My webapplication has a table in the database with an id column which will always be unique for each row. In addition to this I want to have another column called code that will have a 6 digit unique Alphanumeric code with numbers 0-9 and alphabets A-Z. Alphabets and number can be duplicate in a code. i.e. FFQ77J. I understand the uniqueness of this 6 digit alphanumeric code reduces over time as more rows are added but for now I am ok with this.
Requirement (update)
- The code should be at least of length 6
- Each code should be Alphanumeric
So I want to generate this Alphanumeric code.
Question
What is a good way to do this?
Should I generate the code and after the generation, run a query to the database and check if it already exists, and if so then generate a new one? To ensure the uniqueness, does this piece of code need to be synchronized so that only one thread runs it?
Is there something built-in to the database that will let me do this?
For the generation I will be using something like this which I saw in this answer
char[] symbols = new char[36];
char[] buf;
for (int idx = 0; idx < 10; ++idx)
symbols[idx] = (char) ('0' + idx);
for (int idx = 10; idx < 36; ++idx)
symbols[idx] = (char) ('A' + idx - 10);
public String nextString()
{
for (int idx = 0; idx < buf.length; ++idx)
buf[idx] = symbols[random.nextInt(symbols.length)];
return new String(buf);
}
Since it's a requirement for the shortcode to not be guessable, you don't want to tie it to your uniqueID row ID. Otherwise that means your rowID needs to be random, in addition to unique. Starting with a counter 0, and incrementing, makes it pretty obvious when your codes are: 000001, 000002, 000003, and so forth.

DATA EXTRACT ▸

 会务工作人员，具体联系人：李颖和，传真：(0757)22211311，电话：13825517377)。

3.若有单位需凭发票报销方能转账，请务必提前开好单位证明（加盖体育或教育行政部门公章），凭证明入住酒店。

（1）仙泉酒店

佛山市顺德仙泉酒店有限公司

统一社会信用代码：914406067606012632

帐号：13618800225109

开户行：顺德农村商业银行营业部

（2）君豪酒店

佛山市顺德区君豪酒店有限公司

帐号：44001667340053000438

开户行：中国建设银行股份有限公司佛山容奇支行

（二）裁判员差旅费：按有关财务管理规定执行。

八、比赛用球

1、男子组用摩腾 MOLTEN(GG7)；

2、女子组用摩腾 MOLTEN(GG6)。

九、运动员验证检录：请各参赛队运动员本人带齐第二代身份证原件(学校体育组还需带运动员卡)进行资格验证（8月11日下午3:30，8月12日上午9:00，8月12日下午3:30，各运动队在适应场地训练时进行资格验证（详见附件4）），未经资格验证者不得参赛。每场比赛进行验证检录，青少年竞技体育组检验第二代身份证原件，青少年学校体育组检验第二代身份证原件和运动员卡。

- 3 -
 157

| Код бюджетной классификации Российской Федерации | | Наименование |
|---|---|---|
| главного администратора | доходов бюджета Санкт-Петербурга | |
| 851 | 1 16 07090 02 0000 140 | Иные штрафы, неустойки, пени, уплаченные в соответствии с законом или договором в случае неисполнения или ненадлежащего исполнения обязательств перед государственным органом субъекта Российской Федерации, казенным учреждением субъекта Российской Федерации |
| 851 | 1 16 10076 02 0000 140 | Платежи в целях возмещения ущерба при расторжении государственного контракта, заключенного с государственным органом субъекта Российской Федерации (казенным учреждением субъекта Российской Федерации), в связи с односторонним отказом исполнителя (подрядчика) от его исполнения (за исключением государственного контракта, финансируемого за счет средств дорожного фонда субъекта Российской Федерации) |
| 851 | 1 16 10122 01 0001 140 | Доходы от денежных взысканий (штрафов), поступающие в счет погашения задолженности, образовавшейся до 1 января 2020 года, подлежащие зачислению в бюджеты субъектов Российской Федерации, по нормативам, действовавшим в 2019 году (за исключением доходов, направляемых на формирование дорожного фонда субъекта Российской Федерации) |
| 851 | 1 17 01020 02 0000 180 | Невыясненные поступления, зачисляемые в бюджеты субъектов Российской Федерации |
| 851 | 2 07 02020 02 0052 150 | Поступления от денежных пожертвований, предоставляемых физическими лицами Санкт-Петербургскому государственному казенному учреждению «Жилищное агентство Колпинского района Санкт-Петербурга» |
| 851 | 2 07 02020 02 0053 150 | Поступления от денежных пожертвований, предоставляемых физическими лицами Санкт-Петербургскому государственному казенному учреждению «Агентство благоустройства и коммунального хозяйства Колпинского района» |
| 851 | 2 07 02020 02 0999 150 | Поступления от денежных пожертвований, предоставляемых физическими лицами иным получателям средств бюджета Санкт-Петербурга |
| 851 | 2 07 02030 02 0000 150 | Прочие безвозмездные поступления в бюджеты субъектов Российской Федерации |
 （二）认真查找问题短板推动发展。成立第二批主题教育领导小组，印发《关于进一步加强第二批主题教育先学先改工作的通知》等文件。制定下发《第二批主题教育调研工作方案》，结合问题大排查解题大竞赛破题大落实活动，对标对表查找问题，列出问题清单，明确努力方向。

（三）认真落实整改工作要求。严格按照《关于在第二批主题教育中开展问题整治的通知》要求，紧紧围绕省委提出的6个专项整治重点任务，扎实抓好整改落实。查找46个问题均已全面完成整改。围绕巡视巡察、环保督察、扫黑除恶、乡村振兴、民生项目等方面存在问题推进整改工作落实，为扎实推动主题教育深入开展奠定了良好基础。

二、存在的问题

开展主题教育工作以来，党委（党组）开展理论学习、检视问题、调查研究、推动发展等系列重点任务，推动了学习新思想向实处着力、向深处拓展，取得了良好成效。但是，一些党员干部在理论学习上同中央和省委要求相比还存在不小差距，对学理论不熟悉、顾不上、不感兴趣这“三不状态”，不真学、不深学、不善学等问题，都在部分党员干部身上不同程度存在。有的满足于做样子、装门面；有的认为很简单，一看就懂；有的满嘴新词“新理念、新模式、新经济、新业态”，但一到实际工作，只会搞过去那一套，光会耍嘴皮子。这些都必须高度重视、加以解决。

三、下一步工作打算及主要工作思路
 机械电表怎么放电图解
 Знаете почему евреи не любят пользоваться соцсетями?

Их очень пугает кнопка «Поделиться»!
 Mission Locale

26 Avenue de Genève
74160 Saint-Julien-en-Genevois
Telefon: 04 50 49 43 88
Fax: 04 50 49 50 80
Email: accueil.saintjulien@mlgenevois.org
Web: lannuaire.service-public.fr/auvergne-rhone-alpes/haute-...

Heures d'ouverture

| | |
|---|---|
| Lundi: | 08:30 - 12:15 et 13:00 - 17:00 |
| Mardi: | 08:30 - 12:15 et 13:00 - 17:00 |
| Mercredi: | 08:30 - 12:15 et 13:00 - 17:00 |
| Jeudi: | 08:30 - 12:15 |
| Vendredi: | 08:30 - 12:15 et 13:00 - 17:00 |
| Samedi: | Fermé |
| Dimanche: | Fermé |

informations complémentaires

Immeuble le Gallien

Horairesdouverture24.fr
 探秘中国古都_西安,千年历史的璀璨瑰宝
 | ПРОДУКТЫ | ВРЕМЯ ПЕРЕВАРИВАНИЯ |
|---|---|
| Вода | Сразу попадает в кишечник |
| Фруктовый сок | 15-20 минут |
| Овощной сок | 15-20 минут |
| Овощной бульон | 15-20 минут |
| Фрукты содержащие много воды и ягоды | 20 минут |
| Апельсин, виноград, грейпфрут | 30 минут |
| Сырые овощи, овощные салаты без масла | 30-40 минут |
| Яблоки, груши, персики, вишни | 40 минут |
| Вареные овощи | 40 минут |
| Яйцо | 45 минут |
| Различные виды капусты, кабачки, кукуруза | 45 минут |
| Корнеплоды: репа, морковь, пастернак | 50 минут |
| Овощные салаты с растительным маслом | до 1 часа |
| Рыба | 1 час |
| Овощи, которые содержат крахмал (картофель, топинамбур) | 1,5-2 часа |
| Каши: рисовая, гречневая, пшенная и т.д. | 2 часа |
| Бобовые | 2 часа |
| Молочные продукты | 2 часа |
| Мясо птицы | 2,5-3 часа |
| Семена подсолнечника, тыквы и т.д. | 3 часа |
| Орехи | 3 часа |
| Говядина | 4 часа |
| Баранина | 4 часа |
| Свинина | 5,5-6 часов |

REQUIRED ACTION 1 ▸ Return, word for word, the part of the thread on unique alphanumeric codes from "For the generation" to "public String nextString()".
REQUIRED ACTION 2 ▸ Take the thread on unique alphanumeric codes further, continuing it from the point where it stops.

ANSWER BOX 1 ▸
For the generation I will be using something like this which I saw in this answer
char[] symbols = new char[36];
char[] buf;
for (int idx = 0; idx < 10; ++idx)
symbols[idx] = (char) ('0' + idx);
for (int idx = 10; idx < 36; ++idx)
symbols[idx] = (char) ('A' + idx - 10);
public String nextString()

ANSWER BOX 2 ▸
For your short code, generate a random 32bit int, omit the sign and convert to base36. Make a call to your database, to ensure it's available.
You haven't explicitly called out scalability, but I think it's important to understand the limitations of your design wrt to scale.
At 2^31 possible 6 char base36 values, you will have collisions at ~65k rows (see Birthday Paradox questions)
From your comment, modify your code:
public String nextString()
{
return Integer.toString(random.nextInt(),36);
}
I would simply do this:
String s = Integer.toString(i, 36).toUpperCase();
Choosing base-36 will use characters 0-9a-z for the digits. To get a string that uses uppercase letters (as per your question) you would need to fold the result to upper case.
If you use an auto increment column for your id, set the next value to at least 60,466,176, which when rendered to base 36 is 100000 - always giving you a 6 digit number.
I would start with 0 for an empty table and do a
SELECT MAX(ID) FROM table
to find the largest id so far. Store it in an AtmoicInteger and convert it using toString
AtomicInteger counter = new AtomicInteger(maxSoFar);
String nextId = Integer.toString(counter.incrementAndGet(), 36);
or for padding. 36 ^^ 6 = 2176782336L
String nextId = Long.toString(2176782336L + counter.incrementAndGet(), 36).substring(1);
This will give you uniqueness and no duplicates to worry about. (it's not random either)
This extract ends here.